══ Given text ══
Shin Imai is a professor at Osgoode Hall Law School of York University. He is currently co-director of the Intensive Program in Aboriginal Lands, Resources and Governments. After he became a lawyer in 1980, Imai practiced in the areas of human rights, refugee law and Indigenous rights. He joined the Ministry of the Attorney General from 1989 to 1996 to work on the development of Alternative Dispute Resolution programs and to initiate justice project in Indigenous communities. Imai’s publications include the Aboriginal Law Handbook (on Canadian Aboriginal law), “A Counter-pedagogy for Social Justice: Core Skills for Community-based Lawyering” (on clinical teaching) and “Breaching Indigenous Law: Canadian Mining in Guatemala” with Ladan Mehranvar and Jennifer Sander (on the Marlin Mine in San Marcos).
Leah Gardner graduated from the Faculty of Law at McGill University in 2016. Before starting law school, she worked as the Public Education Coordinator at a social justice non-profit in Montreal. Here, she led programs on topics like the Canadian extractive industry in Central America and international trade. As a human rights accompanier in Colombia, Leah worked with communities impacted by mining. She later returned to Colombia, and also Panama, as a legal intern focused on mining law and corporate accountability. Leah completed the Osgoode Hall Law School Intensive Semester in Aboriginal Lands, Resources and Governments in 2015.
═══
• Brief 1
Condense the paragraph of the biographies that begins "Leah Gardner graduated" into a short bulleted list that keeps its main facts.
• Brief 2
According to the biographies, in what year did Shin Imai become a lawyer?
• Brief 3
Update the part of the biographies starting at "Leah Gardner graduated" and ending at "Governments in 2015.", replacing "Colombia" with "Peru".
Rely on nothing but the biographies when responding.
══ Given data ══
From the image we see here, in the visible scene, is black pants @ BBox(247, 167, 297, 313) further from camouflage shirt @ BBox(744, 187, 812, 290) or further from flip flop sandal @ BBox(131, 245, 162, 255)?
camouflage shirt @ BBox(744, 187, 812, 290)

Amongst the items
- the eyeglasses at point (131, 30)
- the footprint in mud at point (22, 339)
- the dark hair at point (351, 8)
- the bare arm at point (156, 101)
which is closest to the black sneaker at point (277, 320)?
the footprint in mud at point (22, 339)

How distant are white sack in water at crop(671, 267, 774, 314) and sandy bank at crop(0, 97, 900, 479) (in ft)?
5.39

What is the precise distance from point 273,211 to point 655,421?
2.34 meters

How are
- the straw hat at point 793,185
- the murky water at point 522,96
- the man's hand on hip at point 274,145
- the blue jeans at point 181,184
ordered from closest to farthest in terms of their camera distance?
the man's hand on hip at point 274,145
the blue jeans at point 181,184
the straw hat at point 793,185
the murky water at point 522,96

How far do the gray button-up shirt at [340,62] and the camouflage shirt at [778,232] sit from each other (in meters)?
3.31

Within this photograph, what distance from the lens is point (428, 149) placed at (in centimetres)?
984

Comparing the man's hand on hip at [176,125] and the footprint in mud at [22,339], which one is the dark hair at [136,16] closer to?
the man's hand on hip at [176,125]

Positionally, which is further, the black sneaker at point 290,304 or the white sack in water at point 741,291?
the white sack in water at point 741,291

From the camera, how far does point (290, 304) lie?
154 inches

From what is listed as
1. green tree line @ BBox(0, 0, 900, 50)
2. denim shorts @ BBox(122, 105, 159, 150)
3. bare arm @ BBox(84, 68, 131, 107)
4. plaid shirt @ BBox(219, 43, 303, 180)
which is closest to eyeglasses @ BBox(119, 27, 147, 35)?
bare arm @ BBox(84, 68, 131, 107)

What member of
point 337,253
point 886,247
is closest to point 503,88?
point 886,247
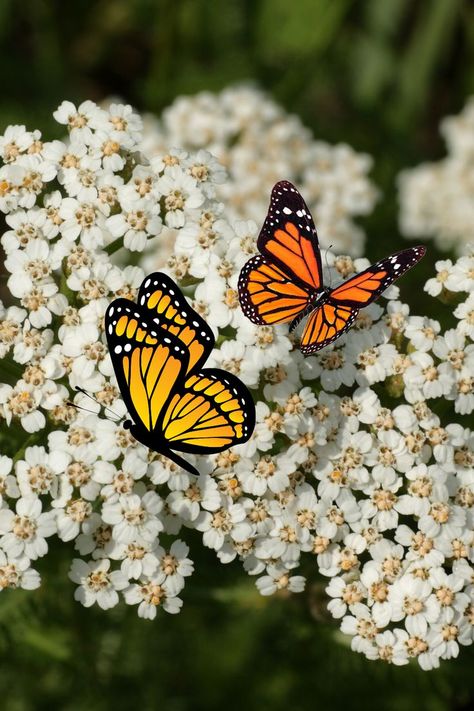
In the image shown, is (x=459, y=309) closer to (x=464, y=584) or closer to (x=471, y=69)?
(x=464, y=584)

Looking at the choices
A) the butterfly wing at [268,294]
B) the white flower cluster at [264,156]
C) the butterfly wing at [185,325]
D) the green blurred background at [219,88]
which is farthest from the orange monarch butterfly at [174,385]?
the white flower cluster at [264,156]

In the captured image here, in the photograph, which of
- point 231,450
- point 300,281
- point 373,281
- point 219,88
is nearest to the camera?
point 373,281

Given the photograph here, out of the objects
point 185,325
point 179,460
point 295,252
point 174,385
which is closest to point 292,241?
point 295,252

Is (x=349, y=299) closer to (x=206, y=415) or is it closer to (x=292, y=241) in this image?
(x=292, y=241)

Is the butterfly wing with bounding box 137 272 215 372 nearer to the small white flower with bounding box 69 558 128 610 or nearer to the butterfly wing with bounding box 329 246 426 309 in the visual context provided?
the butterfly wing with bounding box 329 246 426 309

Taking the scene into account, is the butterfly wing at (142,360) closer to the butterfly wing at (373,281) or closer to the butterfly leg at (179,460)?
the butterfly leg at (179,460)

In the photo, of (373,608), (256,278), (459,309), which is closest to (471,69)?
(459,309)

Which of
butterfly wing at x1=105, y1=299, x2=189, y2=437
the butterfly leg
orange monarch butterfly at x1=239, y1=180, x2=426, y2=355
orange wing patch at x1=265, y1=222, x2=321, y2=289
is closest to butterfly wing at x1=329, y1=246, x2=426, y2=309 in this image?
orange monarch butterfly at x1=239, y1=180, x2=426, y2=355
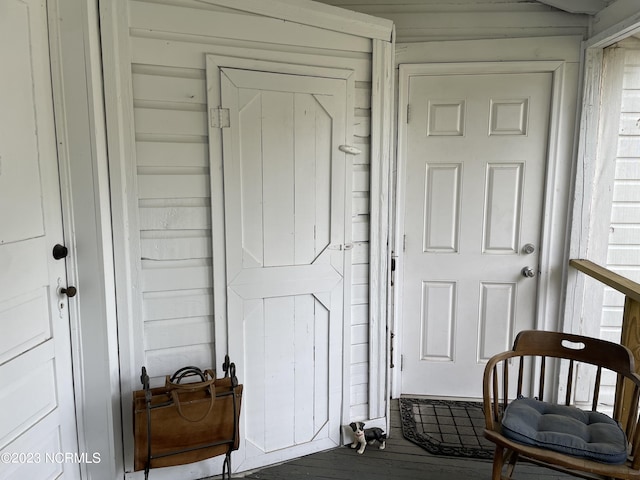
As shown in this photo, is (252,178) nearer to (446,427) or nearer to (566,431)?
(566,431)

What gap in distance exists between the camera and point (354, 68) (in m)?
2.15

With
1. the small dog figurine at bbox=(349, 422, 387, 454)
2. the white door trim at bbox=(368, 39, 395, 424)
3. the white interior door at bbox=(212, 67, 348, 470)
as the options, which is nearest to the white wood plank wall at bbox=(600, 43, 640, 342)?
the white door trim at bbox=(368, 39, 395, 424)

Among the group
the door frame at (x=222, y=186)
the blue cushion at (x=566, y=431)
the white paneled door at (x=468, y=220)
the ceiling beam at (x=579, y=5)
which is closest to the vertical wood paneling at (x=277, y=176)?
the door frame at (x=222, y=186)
═══
══ Given data ══
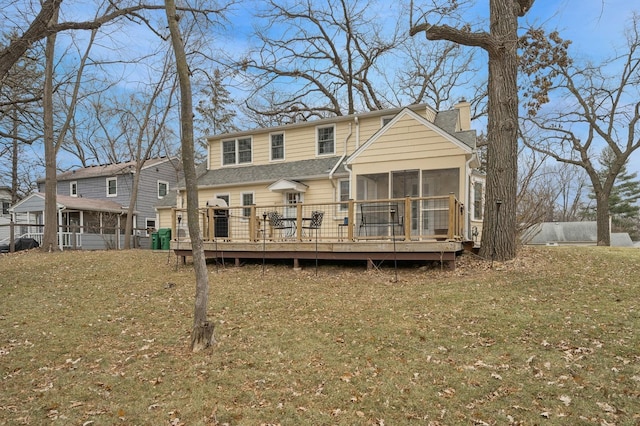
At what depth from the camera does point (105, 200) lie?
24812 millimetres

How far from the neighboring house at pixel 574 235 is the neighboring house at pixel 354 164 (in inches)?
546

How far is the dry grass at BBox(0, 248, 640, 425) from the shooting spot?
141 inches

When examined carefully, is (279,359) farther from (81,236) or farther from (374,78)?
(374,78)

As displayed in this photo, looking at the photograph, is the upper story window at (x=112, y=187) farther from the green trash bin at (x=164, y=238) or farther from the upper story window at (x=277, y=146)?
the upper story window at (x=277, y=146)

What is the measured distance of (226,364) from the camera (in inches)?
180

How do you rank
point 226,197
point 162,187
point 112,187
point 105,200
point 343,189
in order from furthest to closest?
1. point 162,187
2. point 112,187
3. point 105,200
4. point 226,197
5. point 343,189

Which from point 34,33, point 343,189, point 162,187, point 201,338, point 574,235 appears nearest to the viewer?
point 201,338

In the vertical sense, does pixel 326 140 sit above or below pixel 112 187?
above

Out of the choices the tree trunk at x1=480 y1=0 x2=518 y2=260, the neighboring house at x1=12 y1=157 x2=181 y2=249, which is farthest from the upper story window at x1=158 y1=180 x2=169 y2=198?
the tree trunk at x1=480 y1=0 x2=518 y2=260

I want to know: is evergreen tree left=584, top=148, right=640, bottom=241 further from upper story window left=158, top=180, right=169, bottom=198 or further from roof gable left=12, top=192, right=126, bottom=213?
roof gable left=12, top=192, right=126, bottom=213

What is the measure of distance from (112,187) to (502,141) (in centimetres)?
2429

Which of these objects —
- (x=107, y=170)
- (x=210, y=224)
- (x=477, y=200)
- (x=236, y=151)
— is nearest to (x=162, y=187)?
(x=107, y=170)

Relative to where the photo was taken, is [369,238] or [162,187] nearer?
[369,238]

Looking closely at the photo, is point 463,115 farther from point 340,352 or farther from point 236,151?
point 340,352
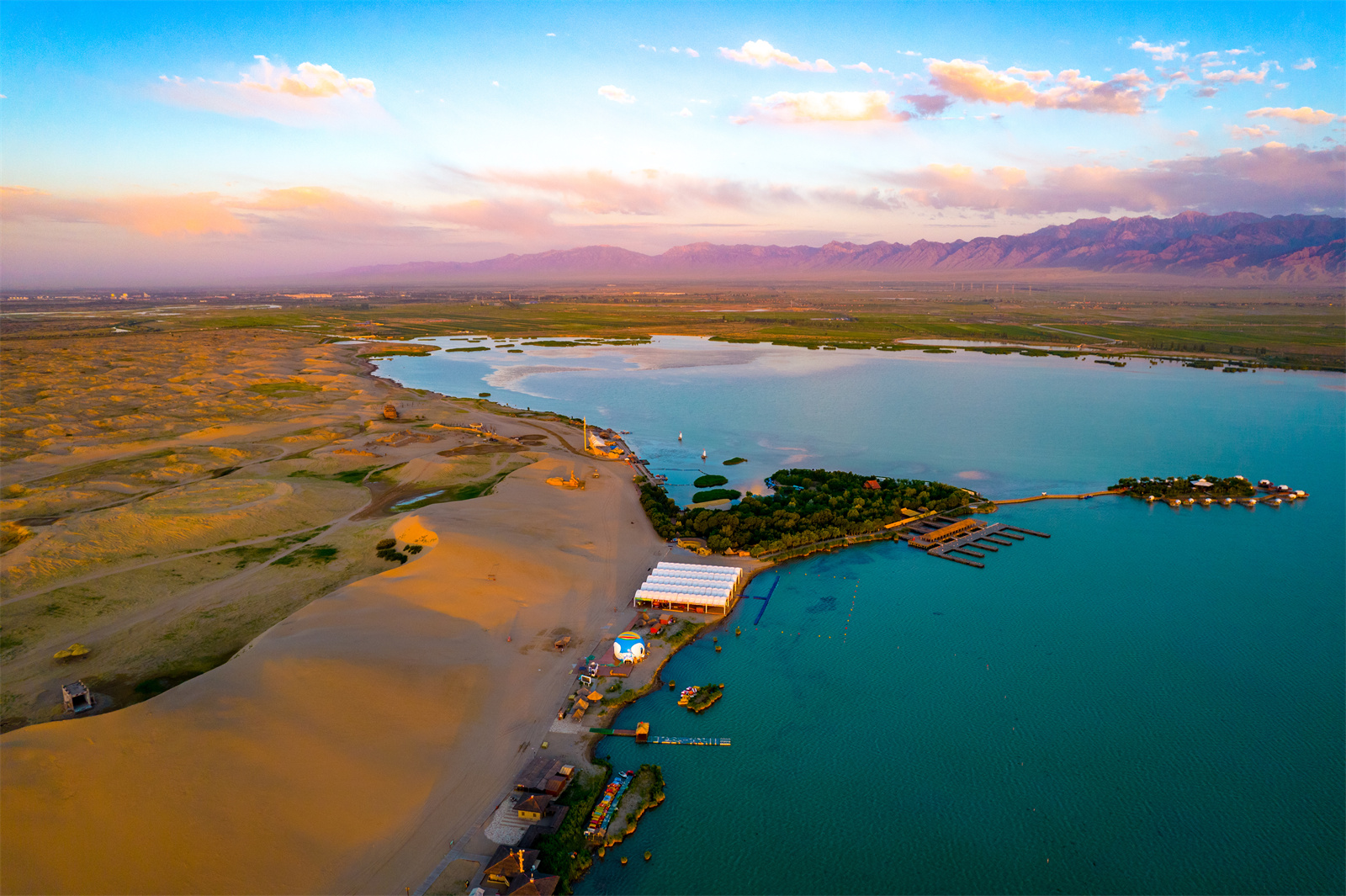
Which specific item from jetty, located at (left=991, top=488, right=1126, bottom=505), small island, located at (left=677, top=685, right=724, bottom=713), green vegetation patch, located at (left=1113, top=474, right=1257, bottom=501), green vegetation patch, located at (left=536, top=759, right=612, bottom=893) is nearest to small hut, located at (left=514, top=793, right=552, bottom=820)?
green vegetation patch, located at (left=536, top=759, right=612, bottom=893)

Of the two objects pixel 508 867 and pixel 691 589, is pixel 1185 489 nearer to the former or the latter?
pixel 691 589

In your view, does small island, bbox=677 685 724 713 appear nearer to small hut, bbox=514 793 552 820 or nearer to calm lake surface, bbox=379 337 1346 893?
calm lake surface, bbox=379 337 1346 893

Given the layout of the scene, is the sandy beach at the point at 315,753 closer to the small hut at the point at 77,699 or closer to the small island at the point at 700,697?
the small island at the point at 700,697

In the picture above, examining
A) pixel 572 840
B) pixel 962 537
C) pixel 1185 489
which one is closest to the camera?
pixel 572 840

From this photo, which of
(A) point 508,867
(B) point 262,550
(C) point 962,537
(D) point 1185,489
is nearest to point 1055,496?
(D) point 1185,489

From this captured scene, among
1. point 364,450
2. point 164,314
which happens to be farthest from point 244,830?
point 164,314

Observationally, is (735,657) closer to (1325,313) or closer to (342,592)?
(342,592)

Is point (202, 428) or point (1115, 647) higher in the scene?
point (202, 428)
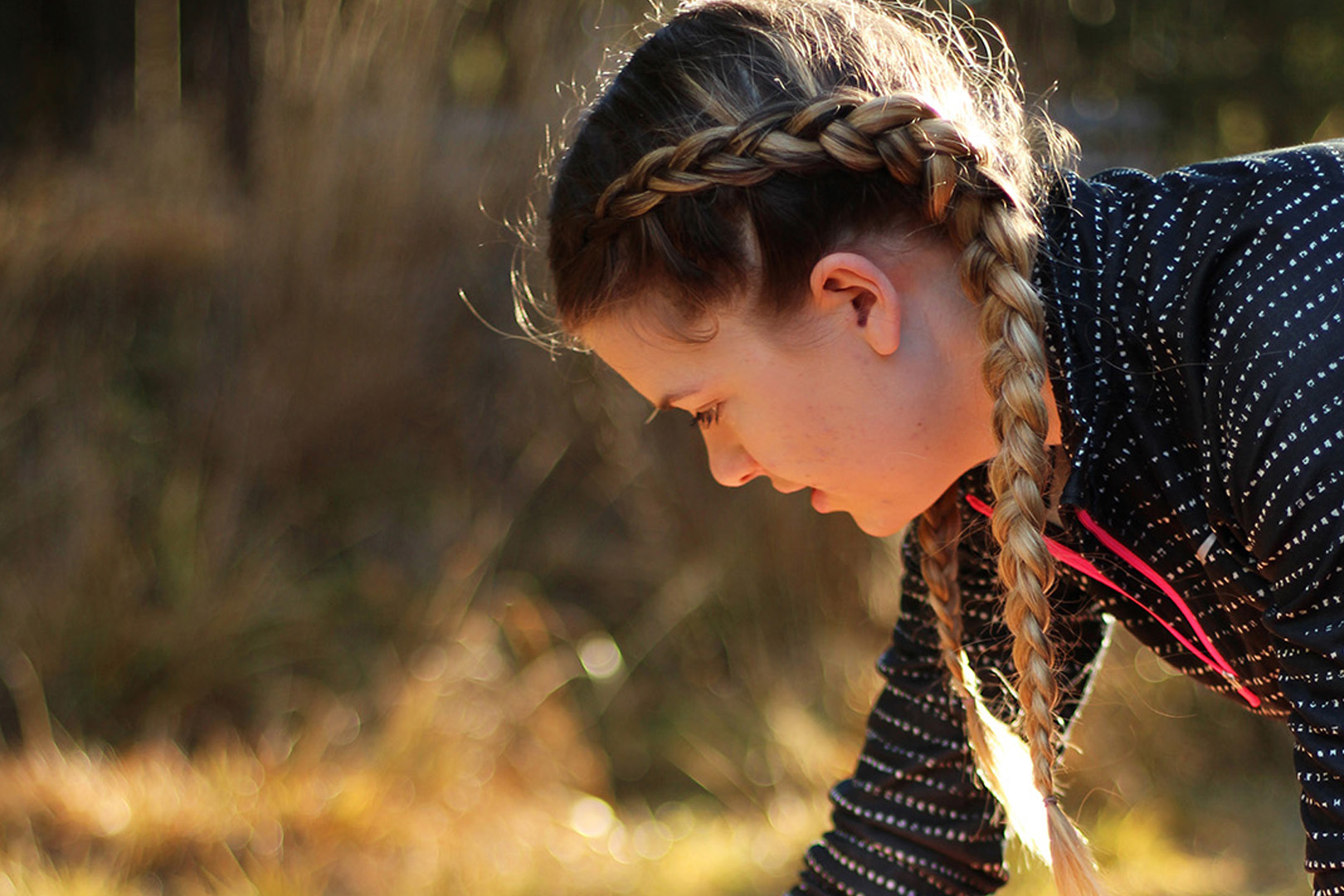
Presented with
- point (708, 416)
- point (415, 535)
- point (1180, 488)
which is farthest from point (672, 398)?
═══
• Written answer 1
- Graduated from McGill University's Faculty of Law in 2016
- Before law school, was Public Education Coordinator at a social justice non-profit in Montreal, leading programs on the Canadian extractive industry in Central America and on international trade
- Worked with mining-affected communities as a human rights accompanier in Colombia
- Returned to Colombia, and also went to Panama, as a legal intern focused on mining law and corporate accountability
- Completed the Osgoode Hall Law School Intensive Semester in Aboriginal Lands, Resources and Governments in 2015

• Written answer 2
1980

• Written answer 3
Leah Gardner graduated from the Faculty of Law at McGill University in 2016. Before starting law school, she worked as the Public Education Coordinator at a social justice non-profit in Montreal. Here, she led programs on topics like the Canadian extractive industry in Central America and international trade. As a human rights accompanier in Peru, Leah worked with communities impacted by mining. She later returned to Peru, and also Panama, as a legal intern focused on mining law and corporate accountability. Leah completed the Osgoode Hall Law School Intensive Semester in Aboriginal Lands, Resources and Governments in 2015.